Le texte est également critiqué pour son impact sur la biodiversité, en particulier sur les milieux aquatiques. La Fédération nationale de la pêche en France alerte sur le risque accru de pollution des nappes phréatiques, la fragilisation des cours d’eau déjà en mauvais état, et les conséquences de certaines dispositions sur la gestion de l’eau. L’organisation s’inquiète d’un affaiblissement des garde-fous environnementaux, notamment en matière de projets de stockage comme les méga-bassines.
Peu après l’adoption du texte, un décret du Premier ministre est venu confirmer les craintes d’un contournement de la régulation scientifique. Ce texte réglementaire confère au ministère de l’Agriculture la possibilité de fixer une liste de substances à étudier en priorité par l’Anses, l’agence nationale de sécurité sanitaire en charge de l’évaluation des pesticides. Bien qu’encadrée par un plafond de 15 % des usages référencés, cette nouvelle architecture soulève de vives inquiétudes sur l’indépendance de l’évaluation, plusieurs scientifiques dénonçant une influence politique directe sur un organe censé être autonome.
La loi Duplomb fait par ailleurs l’objet d’une double saisine du Conseil constitutionnel. Plusieurs groupes parlementaires de gauche ont déposé un recours le 11 juillet. Ils contestent à la fois la procédure d’adoption du texte, marquée par une motion de rejet préalable qui a court-circuité le débat parlementaire, et le fond de plusieurs dispositions qu’ils jugent contraires à la Charte de l’environnement et aux principes constitutionnels de précaution, de non-régression et de protection de la santé publique.
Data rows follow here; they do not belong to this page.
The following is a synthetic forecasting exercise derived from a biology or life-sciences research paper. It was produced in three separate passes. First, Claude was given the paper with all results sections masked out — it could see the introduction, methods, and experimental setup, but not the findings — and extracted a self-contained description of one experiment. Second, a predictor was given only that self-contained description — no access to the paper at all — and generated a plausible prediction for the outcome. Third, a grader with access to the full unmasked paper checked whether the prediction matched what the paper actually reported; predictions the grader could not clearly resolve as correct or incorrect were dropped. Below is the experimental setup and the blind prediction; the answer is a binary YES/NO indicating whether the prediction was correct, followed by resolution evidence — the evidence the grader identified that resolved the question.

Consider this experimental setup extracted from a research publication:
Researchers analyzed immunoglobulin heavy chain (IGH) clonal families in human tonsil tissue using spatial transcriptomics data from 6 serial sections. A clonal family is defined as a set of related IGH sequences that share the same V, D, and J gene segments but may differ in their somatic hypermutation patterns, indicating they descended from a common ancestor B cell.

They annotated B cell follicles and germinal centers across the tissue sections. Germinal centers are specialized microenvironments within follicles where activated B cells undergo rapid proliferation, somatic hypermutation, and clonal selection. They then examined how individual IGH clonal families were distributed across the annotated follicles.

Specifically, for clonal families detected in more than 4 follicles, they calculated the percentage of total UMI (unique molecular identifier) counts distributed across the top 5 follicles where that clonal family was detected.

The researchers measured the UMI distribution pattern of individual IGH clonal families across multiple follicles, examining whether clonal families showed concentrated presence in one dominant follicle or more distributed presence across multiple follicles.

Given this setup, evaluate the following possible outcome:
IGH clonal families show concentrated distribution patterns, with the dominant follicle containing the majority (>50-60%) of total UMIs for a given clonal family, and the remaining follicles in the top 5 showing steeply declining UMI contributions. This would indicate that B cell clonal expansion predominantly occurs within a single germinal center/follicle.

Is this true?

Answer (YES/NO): NO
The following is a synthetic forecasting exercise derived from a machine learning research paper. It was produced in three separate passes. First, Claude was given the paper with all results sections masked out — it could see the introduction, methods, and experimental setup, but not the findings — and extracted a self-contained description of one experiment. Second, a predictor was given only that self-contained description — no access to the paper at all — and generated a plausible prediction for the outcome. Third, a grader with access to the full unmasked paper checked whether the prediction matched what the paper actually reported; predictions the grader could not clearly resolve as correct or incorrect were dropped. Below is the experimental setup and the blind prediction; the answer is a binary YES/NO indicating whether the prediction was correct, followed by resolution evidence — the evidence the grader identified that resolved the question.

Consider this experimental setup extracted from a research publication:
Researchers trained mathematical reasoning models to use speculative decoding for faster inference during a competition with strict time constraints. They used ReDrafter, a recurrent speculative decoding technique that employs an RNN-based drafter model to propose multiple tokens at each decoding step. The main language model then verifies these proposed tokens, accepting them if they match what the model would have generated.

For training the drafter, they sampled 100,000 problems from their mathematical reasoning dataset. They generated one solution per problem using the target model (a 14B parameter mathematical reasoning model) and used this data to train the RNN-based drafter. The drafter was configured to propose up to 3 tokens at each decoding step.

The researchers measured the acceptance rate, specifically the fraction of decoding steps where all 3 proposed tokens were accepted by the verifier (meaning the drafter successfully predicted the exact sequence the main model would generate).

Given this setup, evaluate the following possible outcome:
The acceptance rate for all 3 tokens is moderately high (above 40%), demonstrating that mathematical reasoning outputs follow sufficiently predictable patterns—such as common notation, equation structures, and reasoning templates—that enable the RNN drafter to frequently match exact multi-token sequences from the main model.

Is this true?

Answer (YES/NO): YES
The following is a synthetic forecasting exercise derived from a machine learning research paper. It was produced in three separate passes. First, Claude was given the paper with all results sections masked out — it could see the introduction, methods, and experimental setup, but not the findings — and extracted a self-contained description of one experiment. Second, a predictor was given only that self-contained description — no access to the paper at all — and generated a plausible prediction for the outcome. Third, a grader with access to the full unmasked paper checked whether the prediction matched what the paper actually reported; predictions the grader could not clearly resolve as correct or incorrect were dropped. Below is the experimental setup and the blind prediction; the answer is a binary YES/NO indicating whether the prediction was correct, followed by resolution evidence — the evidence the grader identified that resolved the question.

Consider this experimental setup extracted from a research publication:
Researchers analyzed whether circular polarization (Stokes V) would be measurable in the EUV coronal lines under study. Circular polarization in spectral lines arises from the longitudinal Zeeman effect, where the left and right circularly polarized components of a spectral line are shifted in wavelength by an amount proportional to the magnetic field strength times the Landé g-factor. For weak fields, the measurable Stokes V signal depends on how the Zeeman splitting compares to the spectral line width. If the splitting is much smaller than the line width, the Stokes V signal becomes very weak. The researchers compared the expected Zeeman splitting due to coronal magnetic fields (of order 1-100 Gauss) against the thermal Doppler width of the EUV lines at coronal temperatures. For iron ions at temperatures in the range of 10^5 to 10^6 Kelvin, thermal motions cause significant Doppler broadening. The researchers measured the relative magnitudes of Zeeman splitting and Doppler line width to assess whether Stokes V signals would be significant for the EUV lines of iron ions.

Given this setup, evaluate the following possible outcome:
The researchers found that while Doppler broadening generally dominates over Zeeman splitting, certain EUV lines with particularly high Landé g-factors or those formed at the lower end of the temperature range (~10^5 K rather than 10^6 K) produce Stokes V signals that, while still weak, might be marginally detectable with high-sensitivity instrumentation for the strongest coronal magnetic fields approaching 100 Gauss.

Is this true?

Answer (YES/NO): NO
Ces recours dénoncent également l’absence de cadre juridique strict pour les dérogations autorisant l’usage de l’acétamipride, ainsi que des atteintes à la participation du public dans les enquêtes environnementales, notamment en matière d’élevage et d’irrigation. Le Conseil constitutionnel dispose d’un mois pour se prononcer.

À Blois comme ailleurs, les réactions prennent une forme directe et visible. Ce type de collage sauvage, s’il est marginal, témoigne d’une opposition diffuse mais déterminée. Il s’inscrit dans une mobilisation plus large, portée par des citoyens, des collectifs professionnels, des ONG, et un nombre croissant de scientifiques qui dénoncent la réorientation assumée de la politique agricole au profit d’un modèle productiviste, au détriment de la protection de l’environnement et de la santé.